Start of Records for processing

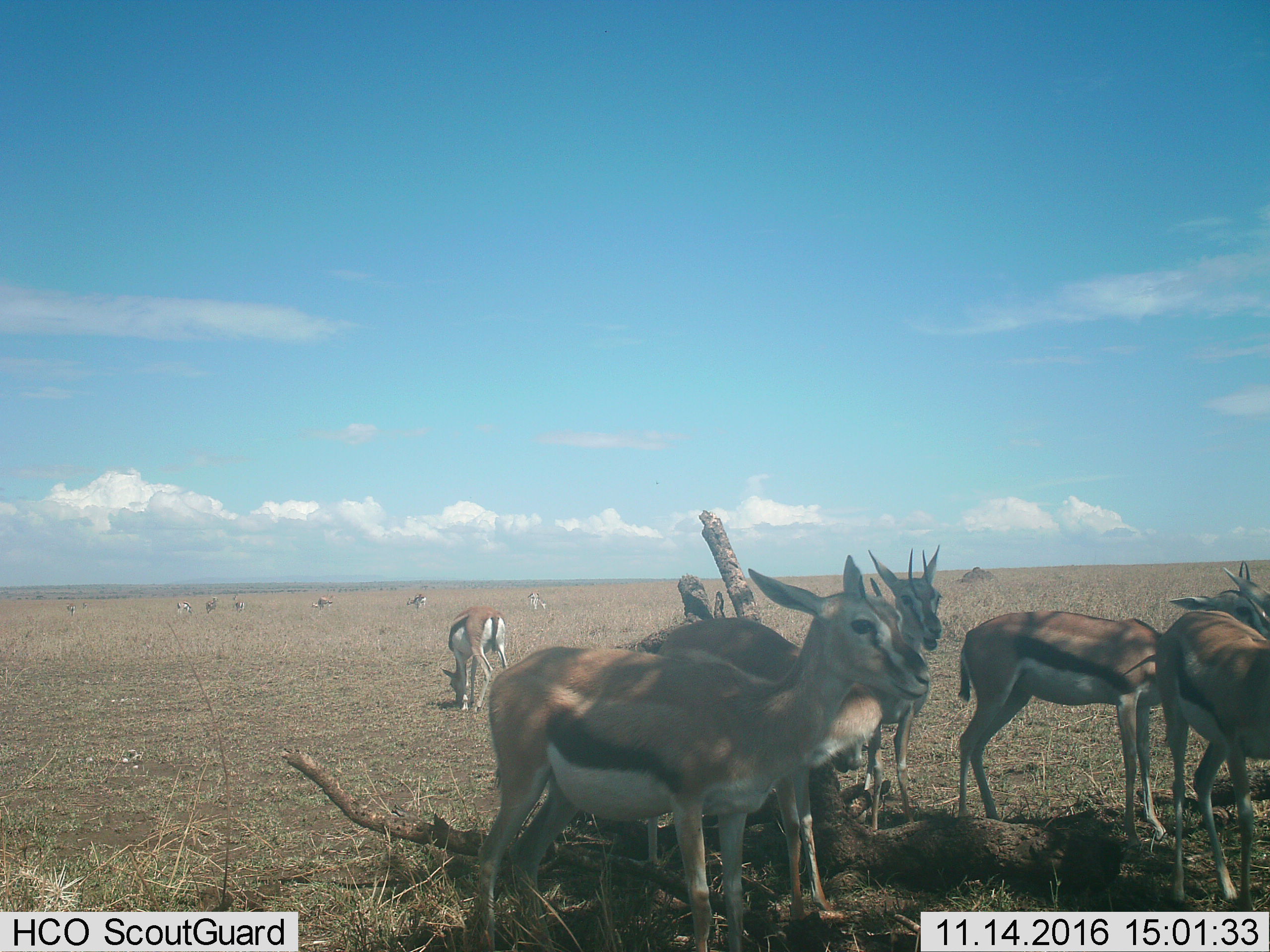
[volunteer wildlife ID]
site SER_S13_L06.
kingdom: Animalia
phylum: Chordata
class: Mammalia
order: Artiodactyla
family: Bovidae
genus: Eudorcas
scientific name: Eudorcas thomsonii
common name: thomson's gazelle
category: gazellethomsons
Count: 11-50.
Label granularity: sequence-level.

End of Records for processing

**Action item:**
Give back the records above exactly, with no pictures.

**Output of the exercise:**
[volunteer wildlife ID]
site SER_S13_L06.
kingdom: Animalia
phylum: Chordata
class: Mammalia
order: Artiodactyla
family: Bovidae
genus: Eudorcas
scientific name: Eudorcas thomsonii
common name: thomson's gazelle
category: gazellethomsons
Count: 11-50.
Label granularity: sequence-level.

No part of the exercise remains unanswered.